Cite outros exemplos que considere interessante
O biodesign está ainda muito vinculado a estudos de laboratórios, mas agora já há exemplos para a ‘vida real’. Um elemento importante é Ecocradle, material inventado pela empresa norte-americana Ecovative. Nele, usam-se cogumelos para fazer embalagens, que deixam de lado isopor, material prejudicial ao meio ambiente. Além disso, há luminárias, por exemplo, que se valem de bactérias e insetos para gerar energia e acender lâmpadas.
Quais projetos brasileiros, conhecidos por você, envolvem o biodesign?
No livro, exibo um bom projeto do Triptyque [escritório de arquitetura paulistano], que funciona como um organismo vivo. Além disso, há uma flor transgênica do [artista plástico carioca radicado em Chicago] Eduardo Kac.

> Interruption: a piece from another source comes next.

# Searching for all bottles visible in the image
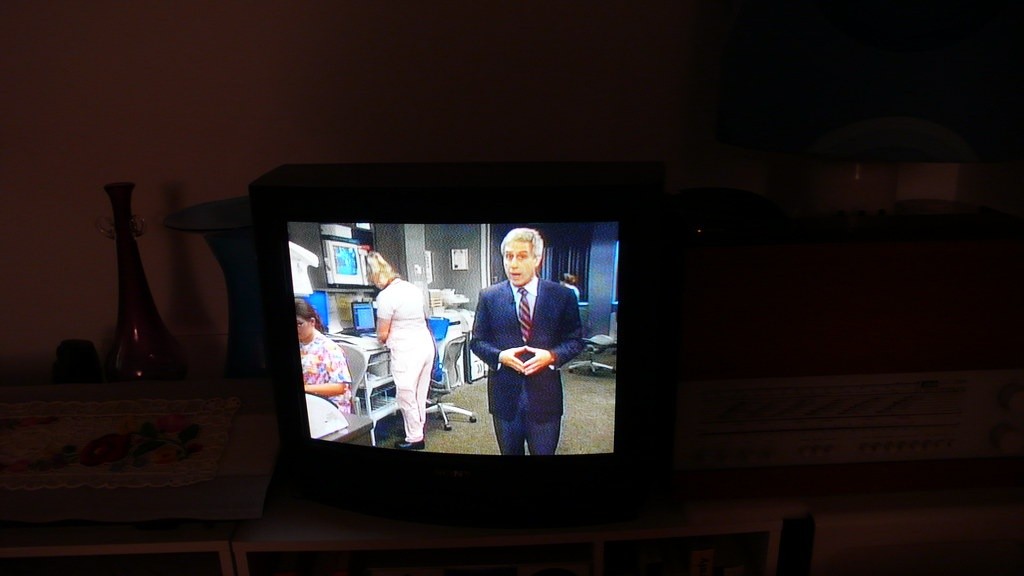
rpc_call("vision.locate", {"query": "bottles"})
[96,182,181,379]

Como imagina o futuro do biodesign?
Acho que nosso comportamento típico de produzir e consumir continuará. Mas a produção e o consumo estarão mais integrados com os ecossistemas e tentarão até melhorá-los. Essa é a única opção se pretendemos sustentar o crescimento econômico e introduzir bilhões de pessoas na classe média. Imagino casas construídas, em parte, com árvores vivas. Casas geradoras de energia, que usam micróbios para digerir lixo. Tanques hidropônicos, nos lares, com peixes a serem consumidos. Algumas dessas tecnologias e técnicas estão disponíveis, mas ainda devem-se fazer investigações para entender melhor como os organismos funcionam em nível molecular e também como interagem uns com os outros. Descobertas fundamentais ainda estão sendo feitas em biologia. Haverá um longo período de tempo, mais do que vinte anos, pelo menos, para que estejam mais integradas ao dia a dia da casa, por exemplo.
Há algo que queira acrescentar?
Sim. Biodesign é exercido por seres humanos, imperfeitos e frágeis. Assim como tecnologias mecânicas e digitais, provavelmente será, em alguns casos, usado indevidamente. Mas o potencial para o benefício é maior.